— OBJECTIFS —
A: Selon le texte consacré à François Roux, quels événements l'avaient conduit à réfléchir aux moyens de circuler dans l'air ?
B: Poursuivez le texte consacré à la machine volante de François Roux à partir de l'endroit où il s'interrompt.

— TEXTE FOURNI —
%%

1904 : L'oiseau de
François Roux,
l'arrière grand père du Tchouk
L'un des premiers "originaux"
identifié dans la famille du Tchouk a été l'un
de ses arrière-grand-pères: François
Roux.
En 1904, il tente de faire voler
sa première machine volante. Fasciné par le vol de
l'oiseau, François Roux s'en inspire
délibérément pour créer sa
machine.
Voici ce que François Roux lui-même écrivait:
Les événements du
siège de Paris 1870-71, m'avaient fait longtemps
réfléchir aux moyens d'étudier l'investissement
d'une place par la circulation dans l'air. Les ballons m'ont toujours
paru un principe trop aléatoire: leur direction trop
difficile. Une observation assez prolongée du vol des oiseaux
me fit concevoir l'idée que la réalisation de ce mode
de locomotion n'était pas impossible et je m'attachais
à l'étude des moyens d'y parvenir bien que cela me
parût quand même difficile (...).

%%

— DONNÉES RECUEILLIES —
%%

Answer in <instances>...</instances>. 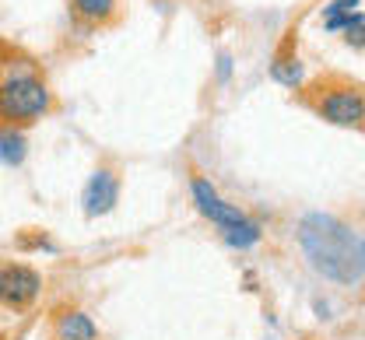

%%

— RÉPONSES PAR CONSIGNE —
A: Les événements du siège de Paris de 1870-71.

B:
A la suite donc d'études, de
conférences, je me décidai à faire un appel de
fonds parmi mes relations. Une dizaine d'amis répondirent
à mon appel et avec ce que je pouvais mettre de fonds, je
réunis environ 30.000F. En 1903, je fis construire un
appareil. En 1904, je le fis expérimenter par Lallemant, le
jeune mécanicien qui l'avait construit. Ces essais très
intéressants n'aboutirent pas au résultat, mais eurent
au moins l'avantage de se faire sans accident de personne.
Il s'agit donc d'un appareil
à ailes battantes, auxquelles s'ajoute une petite
hélice. L'ensemble est actionné par un moteur à
vapeur (hélas trop faible).
Afin de permettre à l'
"oiseau" de s'envoler, un bâtiment doté d'une rampe de
lancement sera construit à Ablon, non loin de Paris. Cette
rampe de lancement est située face à un plan d'eau,
afin d'adoucir un éventuel atterrissage brusque.
Cinq tentatives de vol ont eu
lieu. Le Tchouk en a retrouvé les comptes-rendus: A chaque fois
le moteur, sous-dimensionné, calait et l'appareil
tombait.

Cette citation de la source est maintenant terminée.